## Ejercicio propuesto
Vuelve a escribir, sin cambiar nada, un pasaje del texto sobre los macarons: empieza en las palabras "Hornear macarons no" y detente después de "de la vida.".

## Texto para leer
-----
Hornear macarons no sólo me ayuda a mandar la ansiedad de vacaciones, a regalarme algo de claridad mental y a irme de viaje un ratito a las calles de Francia. Me permite disfrutar de la satisfacción del trabajo bien hecho, de la belleza cotidiana, de lo bonito de la vida.

Si quieres empezar a disfrutar este arte y saborear pedacitos de colorida perfección creados con tus manos, vente a nuestro curso. Empezamos el 4 de marzo.

8 Comments

  • Monserrat

    Siempre he visto los macarrones súper bonitos y antojables, pero desgraciadamente cuando los he comido siempre he tenido las mismas experiencias que tú tuviste en Guadalajara…
    Tomar el curso está siendo tentador para mi…
    Cuánto tiempo más o menos lleva el prepararlos?

    • Dámaris

      Hola Montserrat! Entiendo tu frustración… y te digo con toda confianza que así no deben ser los macarons! Un verdadero macaron está lleno de sabor y su textura es mágica: entre cremosita y ligeramente crujiente. A mí, hornear un “batch” de 30 macarons ya en sándwich (o sea 60 cortezas), me toma aproximadamente dos horas de principio a fin con todo y la preparación del relleno Al inicio, es normal que te tome algo más de tiempo, pero la práctica hace al maestro. Nosotros en el taller nos encargamos de que conozcas todos los secretos de este arte y en caso de algún fracaso, te guiamos para que sepas qué cambiar para el próximo intento. Con práctica y disciplina, sales del curso horneando no sólo macarons hermosos sino deliciosos.
-----
## Material proporcionado
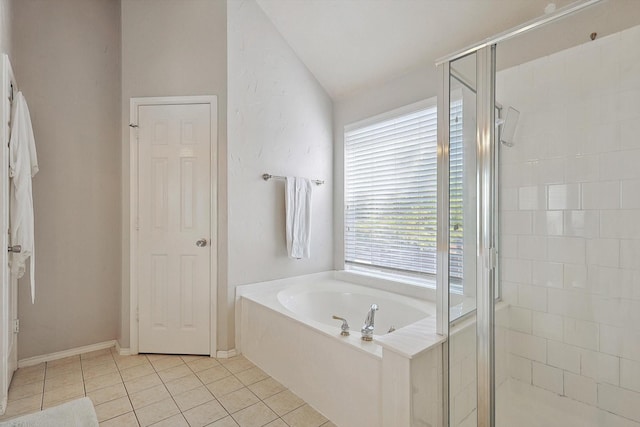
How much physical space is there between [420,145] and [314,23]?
134 cm

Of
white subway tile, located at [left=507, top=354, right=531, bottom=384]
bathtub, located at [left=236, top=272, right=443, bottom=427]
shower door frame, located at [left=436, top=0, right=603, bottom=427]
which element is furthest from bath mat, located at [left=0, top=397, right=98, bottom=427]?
white subway tile, located at [left=507, top=354, right=531, bottom=384]

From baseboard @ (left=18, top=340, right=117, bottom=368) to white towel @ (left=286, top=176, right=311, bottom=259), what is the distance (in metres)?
1.75

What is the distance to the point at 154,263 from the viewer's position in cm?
254

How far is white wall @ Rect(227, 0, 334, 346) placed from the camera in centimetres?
254

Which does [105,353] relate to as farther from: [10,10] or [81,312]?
[10,10]

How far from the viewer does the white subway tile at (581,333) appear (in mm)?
1458

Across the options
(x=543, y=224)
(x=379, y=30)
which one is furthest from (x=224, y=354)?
(x=379, y=30)

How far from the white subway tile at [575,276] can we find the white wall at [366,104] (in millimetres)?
1341

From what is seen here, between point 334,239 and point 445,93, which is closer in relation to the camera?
point 445,93

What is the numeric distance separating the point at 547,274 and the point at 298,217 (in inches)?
71.8

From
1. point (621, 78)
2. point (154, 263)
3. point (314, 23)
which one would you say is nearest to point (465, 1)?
point (621, 78)

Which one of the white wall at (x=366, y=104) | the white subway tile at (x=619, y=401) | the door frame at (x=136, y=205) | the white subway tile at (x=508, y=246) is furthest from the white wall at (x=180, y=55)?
the white subway tile at (x=619, y=401)

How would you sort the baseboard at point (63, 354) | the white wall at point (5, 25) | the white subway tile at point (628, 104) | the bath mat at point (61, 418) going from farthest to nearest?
the baseboard at point (63, 354), the white wall at point (5, 25), the white subway tile at point (628, 104), the bath mat at point (61, 418)

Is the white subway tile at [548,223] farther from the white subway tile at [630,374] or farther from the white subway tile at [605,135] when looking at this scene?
the white subway tile at [630,374]
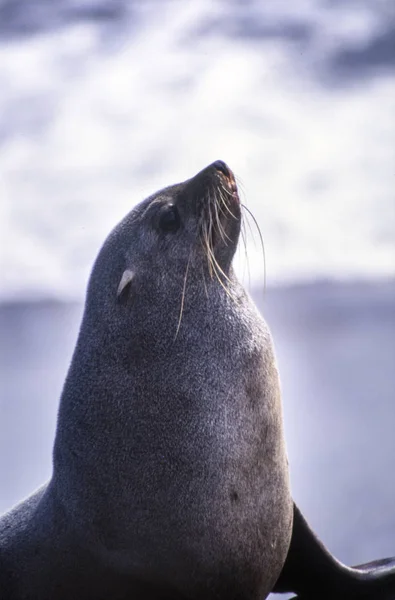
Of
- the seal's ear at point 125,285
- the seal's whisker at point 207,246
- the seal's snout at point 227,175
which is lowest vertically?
the seal's ear at point 125,285

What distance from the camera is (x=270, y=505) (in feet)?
13.3

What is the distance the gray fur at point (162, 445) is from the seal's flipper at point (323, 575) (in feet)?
1.78

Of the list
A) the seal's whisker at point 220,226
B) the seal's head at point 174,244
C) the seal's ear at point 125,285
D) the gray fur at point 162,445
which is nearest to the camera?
the gray fur at point 162,445

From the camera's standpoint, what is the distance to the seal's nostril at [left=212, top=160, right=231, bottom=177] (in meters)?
-----
## Respuesta al ejercicio
Hornear macarons no sólo me ayuda a mandar la ansiedad de vacaciones, a regalarme algo de claridad mental y a irme de viaje un ratito a las calles de Francia. Me permite disfrutar de la satisfacción del trabajo bien hecho, de la belleza cotidiana, de lo bonito de la vida.